The live performance will play a 1,000 minute section of the music.
The performance began on Saturday morning and continue until the early hours of Sunday morning.
It was in 2002 that Finer - who was also one of the founding members of pop group The Pogues - developed a score for the music.
It allows the piece to be played as an orchestral installation comprising of six concentric rings of Tibetan singing bowls.
It is this arrangement that is being performed at the Roundhouse concert.
The Longplayer is continually played out at its flagship location, the Lighthouse in Trinity Buoy Wharf in London, but listening posts are also stationed in Australia, Egypt and the US.
It'll stop when the power goes out.
Quote from: Neil on September 12, 2009, 06:08:26 PM
It'll stop when the power goes out.
It is powered by Timmayesque retarded exuberance. :contract:
Quote from: The Brain on September 12, 2009, 06:11:38 PM
Quote from: Neil on September 12, 2009, 06:08:26 PM
It'll stop when the power goes out.
It is powered by Timmayesque retarded exuberance. :contract:
Then it'll stop when humanity becomes extinct, which will be well before 2999.
OK....WTF.
Sounds dumb, they couldn't possibly have written such a thing.
Quote from: jimmy olsen on September 12, 2009, 06:07:01 PM
WTF? Does it just loop over and over, it can't possibly be unique the whole way through.
No piece of music is unique the whole way through :mellow:
Quote
It began playing on 31 December 1999 and will continue - without repetition - until the last moment of 2999.
Somehow I don't find this very likely
Quote from: Sheilbh on September 12, 2009, 06:24:29 PM
Quote from: jimmy olsen on September 12, 2009, 06:07:01 PM
WTF? Does it just loop over and over, it can't possibly be unique the whole way through.
No piece of music is unique the whole way through :mellow:
You know what I mean.
Quote from: jimmy olsen on September 12, 2009, 06:27:32 PM
You know what I mean.
Not really.
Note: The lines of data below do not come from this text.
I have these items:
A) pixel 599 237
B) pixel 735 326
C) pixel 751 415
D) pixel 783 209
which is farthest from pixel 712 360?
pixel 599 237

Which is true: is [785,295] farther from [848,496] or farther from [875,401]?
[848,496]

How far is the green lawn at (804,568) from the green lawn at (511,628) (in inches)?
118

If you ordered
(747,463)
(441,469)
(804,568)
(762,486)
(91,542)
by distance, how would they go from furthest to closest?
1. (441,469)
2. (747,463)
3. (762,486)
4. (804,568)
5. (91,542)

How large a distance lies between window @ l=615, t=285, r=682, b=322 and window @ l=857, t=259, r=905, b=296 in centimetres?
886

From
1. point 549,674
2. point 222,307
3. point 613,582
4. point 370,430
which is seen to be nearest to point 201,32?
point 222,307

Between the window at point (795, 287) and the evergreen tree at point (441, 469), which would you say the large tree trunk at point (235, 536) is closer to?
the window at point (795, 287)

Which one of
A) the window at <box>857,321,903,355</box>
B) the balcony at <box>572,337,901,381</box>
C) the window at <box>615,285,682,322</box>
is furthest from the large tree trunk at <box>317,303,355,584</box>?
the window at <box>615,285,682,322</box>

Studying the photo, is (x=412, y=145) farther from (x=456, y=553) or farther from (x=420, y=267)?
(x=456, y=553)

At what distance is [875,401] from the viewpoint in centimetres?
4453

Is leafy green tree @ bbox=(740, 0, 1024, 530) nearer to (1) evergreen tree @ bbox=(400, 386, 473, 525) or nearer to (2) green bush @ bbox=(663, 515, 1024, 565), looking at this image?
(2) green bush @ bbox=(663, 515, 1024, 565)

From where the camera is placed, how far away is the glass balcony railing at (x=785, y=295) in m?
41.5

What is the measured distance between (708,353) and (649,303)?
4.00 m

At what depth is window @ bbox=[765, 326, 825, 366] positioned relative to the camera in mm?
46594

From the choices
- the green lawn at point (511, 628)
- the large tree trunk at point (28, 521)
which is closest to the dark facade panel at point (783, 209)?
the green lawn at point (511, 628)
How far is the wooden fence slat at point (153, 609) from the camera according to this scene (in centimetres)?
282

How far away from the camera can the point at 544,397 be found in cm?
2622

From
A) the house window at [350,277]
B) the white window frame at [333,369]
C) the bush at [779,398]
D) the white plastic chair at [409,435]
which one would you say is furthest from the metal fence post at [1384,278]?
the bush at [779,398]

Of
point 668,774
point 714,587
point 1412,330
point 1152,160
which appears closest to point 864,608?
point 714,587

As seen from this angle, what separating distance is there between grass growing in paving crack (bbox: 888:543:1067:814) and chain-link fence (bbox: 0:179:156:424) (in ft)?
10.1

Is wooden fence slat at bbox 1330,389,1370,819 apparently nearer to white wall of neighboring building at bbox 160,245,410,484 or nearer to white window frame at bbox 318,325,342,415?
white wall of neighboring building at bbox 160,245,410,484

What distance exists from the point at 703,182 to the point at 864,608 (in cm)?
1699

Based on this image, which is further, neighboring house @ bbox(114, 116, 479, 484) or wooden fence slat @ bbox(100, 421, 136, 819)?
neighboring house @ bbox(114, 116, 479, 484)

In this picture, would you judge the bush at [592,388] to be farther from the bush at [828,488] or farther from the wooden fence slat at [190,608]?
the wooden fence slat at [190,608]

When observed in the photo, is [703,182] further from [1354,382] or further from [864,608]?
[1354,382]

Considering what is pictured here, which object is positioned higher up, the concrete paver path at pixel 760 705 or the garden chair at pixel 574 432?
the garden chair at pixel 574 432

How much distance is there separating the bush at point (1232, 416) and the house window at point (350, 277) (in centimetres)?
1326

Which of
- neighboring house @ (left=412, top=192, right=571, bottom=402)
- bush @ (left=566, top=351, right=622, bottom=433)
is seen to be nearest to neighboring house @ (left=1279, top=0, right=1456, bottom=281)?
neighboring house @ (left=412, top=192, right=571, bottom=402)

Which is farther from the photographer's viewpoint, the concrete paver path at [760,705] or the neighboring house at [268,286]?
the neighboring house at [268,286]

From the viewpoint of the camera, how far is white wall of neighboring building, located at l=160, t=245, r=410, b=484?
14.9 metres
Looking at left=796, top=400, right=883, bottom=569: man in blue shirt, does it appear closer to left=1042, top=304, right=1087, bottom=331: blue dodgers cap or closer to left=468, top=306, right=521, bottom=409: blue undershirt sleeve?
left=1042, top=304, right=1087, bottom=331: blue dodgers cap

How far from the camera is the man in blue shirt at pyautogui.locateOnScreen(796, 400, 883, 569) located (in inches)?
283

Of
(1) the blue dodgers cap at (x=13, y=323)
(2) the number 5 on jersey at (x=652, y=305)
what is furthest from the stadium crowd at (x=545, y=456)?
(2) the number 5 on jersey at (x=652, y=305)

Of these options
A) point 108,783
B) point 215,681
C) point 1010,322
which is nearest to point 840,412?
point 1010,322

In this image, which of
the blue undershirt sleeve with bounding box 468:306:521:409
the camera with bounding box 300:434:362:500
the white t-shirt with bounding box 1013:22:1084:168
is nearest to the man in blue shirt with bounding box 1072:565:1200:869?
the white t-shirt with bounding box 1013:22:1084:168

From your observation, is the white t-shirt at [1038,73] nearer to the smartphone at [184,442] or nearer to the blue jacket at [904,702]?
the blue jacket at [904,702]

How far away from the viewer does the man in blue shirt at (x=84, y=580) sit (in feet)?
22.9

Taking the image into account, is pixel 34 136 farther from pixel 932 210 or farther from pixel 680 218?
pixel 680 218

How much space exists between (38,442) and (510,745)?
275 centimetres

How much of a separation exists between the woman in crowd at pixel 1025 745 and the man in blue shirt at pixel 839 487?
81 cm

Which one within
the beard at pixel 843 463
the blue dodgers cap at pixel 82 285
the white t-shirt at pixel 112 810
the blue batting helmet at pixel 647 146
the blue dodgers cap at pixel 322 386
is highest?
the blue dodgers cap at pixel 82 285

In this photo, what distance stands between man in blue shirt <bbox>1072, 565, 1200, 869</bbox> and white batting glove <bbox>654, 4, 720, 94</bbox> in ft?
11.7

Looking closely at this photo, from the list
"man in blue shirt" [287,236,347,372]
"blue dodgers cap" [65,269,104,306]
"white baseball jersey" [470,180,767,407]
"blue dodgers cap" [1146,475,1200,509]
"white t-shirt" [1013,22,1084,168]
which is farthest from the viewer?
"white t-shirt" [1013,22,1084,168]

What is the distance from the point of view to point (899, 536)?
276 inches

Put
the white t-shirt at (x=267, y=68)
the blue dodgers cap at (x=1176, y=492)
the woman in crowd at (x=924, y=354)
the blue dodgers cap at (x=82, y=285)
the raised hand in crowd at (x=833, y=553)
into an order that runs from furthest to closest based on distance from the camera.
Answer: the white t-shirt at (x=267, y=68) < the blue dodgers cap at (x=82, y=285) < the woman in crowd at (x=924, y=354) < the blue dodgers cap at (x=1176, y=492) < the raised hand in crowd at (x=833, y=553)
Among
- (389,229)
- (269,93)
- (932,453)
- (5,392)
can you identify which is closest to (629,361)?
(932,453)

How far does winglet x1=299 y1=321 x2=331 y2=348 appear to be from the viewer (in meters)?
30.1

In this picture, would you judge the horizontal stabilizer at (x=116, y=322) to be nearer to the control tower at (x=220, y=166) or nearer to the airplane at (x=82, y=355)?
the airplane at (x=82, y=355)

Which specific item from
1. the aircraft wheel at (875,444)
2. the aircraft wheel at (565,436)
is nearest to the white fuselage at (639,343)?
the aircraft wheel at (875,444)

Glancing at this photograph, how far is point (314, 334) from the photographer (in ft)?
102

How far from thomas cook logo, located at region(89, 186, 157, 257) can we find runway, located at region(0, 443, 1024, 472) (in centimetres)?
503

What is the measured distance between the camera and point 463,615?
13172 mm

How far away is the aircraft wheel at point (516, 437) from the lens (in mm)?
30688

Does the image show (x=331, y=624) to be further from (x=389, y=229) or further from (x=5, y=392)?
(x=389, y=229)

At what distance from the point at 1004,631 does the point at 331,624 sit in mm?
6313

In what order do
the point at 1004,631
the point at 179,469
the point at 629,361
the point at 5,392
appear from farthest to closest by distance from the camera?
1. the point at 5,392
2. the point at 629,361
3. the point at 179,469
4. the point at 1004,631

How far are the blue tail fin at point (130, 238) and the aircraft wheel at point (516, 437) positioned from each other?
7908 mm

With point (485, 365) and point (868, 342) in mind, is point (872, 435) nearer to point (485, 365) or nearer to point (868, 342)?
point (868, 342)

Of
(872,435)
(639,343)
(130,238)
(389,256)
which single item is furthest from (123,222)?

Lots of music introduces a theme or series of sounds and then recapitulates or rephrases that initial start. Some twentieth century composers were really interested in repetition or ways of writing music that was effectively impersonal - which is what this sounds like given that it's done by computer.
Actually the music is both unique and not:
QuoteThe composition of Longplayer results from the application of simple and precise rules to six short pieces of music. Six sections from these pieces – one from each – are playing simultaneously at all times. Longplayer chooses and combines these sections in such a way that no combination is repeated until exactly one thousand years has passed. At this point the composition arrives back at the point at which it first started. In effect Longplayer is an infinite piece of music repeating every thousand years – a millennial loop.
Quote from: Neil on September 12, 2009, 06:13:23 PM
when humanity becomes extinct, which will be well before 2999.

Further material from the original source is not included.